Activities:
1 - Using the FINMA bank rescue text, answer these questions:
(a) What was the size of UBS' rescue in 2008?
(b) In FINMA's plan, which creditor group comes after shareholders in sharing a bank's losses?
(c) In its final quoted statement, what does FINMA say the process makes more likely?
2 - Resume the FINMA bank rescue text after its final sentence.

Document text:

......

The Swiss are hoping to avoid another bailout of the scale of UBS’ $60 billion rescue in 2008 at the height of the global financial crisis. Major governments around the world, including the U.S., are still being paid back for bailouts handed out five years ago.
Under FINMA’s plan, Zurich’s systematically important banks would be taken through a “bail-in” process, where FINMA would distribute losses across a range of the bank’s creditor groups, including its shareholders, then bondholders and--in worse-case scenarios--a government bailout to the tune of 300 billion Swiss francs per bank in uninsured deposits.
The process would create the time necessary to reorganize the viable parts of a bank and transfer them to a more sustainable model. It allows operations to continue with “significant interruption,” Finma said.
“This increases the likelihood that the recovery or resolution of a global systemically important bank will not affect system stability in the home country of the bank or abroad,” it said.

......

Given data:
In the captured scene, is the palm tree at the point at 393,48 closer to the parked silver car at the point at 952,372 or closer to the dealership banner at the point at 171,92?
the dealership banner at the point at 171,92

......

Task answers:
1 -
(a) $60 billion.
(b) Bondholders.
(c) That the recovery or resolution of a global systemically important bank will not affect system stability in the bank's home country or abroad.

2 -
The approach, also known as the “single point of entry,” would start with the top-level group company and would enable the “orderly wind-down” of foreign subsidiaries.
UBS, Switzerland’s largest bank by assets, just last week said it planned to buy the remainder of the Swiss National Bank’s bailout fund in the fourth quarter.
The fund was given to UBS in 2008 in a desperate maneuver to help it remove toxic assets. In exchange, the Swiss National Bank took a 9% stake in UBS, which it sold for a profit a year later.